Alıntılanan metin ->

Bütün mücadelemiz barışın, onurlu bir barışın sağlanması içindir. Bütün mücadelemiz insanların mutlu olduğu, halkların kardeş olduğu ortak bir demokratik gelecekte buluştuğu bir Türkiye. Bunun için bu mücadeleyi veriyoruz. Barış mücadelesi veriyoruz, demokrasi mücadelesi veriyoruz. Özgürlükler, mücadelesi veriyoruz. Savaşlar bile barış için yapılır bunu hiç unutmamak lazım. Kimse ölümlerden halkların karşı karşıya gelmesinden mutlu olmaz, olmamalı. Ama eğer bir yerde baskı varsa, sindirme politikaları yürütülüyorsa, bir yerde kimliğinden, kültüründen, inancından dolayı insanlar baskı altında tutuluyorsa buna karşı mücadele edip daha doğru bir geleceği örgütlemek, demokratik bir geleceği oluşturmak, halkların ortak değerler etrafında oluştuğu yeni bir dünya, yeni bir Türkiye’yi yaratmanın mücadelesini vermek lazım. Bunun sonu barıştan geçer başka da seçenek yok.
- Yani kayyıma karşı ya da benim üzerime kayyım atayanlara karşı bir zafer kazanmak değil esas hedefiniz?

Yapılacaklar ->
**a.** Alıntılanan metne göre şu soruları yanıtlayın:
(i) Savaşlar bile ne için yapılır?
(ii) İnsanlar hangi nedenlerden dolayı baskı altında tutulabilir?
(iii) Mücadelenin sonu neyden geçer?
**b.** Alıntılanan metnin "Bütün mücadelemiz barışın, onurlu" sözleriyle başlayan bölümünü düzenleyin; "da seçenek yok." sözlerinden sonra durun ve bu bölümde "halkların" yerine "toplumların" yazın.
Kayıtlar başka bir kaynaktan alınmıştır.

Kayıtlı veriler ->
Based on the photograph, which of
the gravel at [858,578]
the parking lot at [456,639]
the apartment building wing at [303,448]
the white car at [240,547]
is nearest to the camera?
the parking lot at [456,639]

Görevlerin çözümleri ->
**a.**
(i) Barış için.
(ii) Kimliklerinden, kültürlerinden ve inançlarından dolayı.
(iii) Barıştan.

**b.**
Bütün mücadelemiz barışın, onurlu bir barışın sağlanması içindir. Bütün mücadelemiz insanların mutlu olduğu, toplumların kardeş olduğu ortak bir demokratik gelecekte buluştuğu bir Türkiye. Bunun için bu mücadeleyi veriyoruz. Barış mücadelesi veriyoruz, demokrasi mücadelesi veriyoruz. Özgürlükler, mücadelesi veriyoruz. Savaşlar bile barış için yapılır bunu hiç unutmamak lazım. Kimse ölümlerden toplumların karşı karşıya gelmesinden mutlu olmaz, olmamalı. Ama eğer bir yerde baskı varsa, sindirme politikaları yürütülüyorsa, bir yerde kimliğinden, kültüründen, inancından dolayı insanlar baskı altında tutuluyorsa buna karşı mücadele edip daha doğru bir geleceği örgütlemek, demokratik bir geleceği oluşturmak, toplumların ortak değerler etrafında oluştuğu yeni bir dünya, yeni bir Türkiye’yi yaratmanın mücadelesini vermek lazım. Bunun sonu barıştan geçer başka da seçenek yok.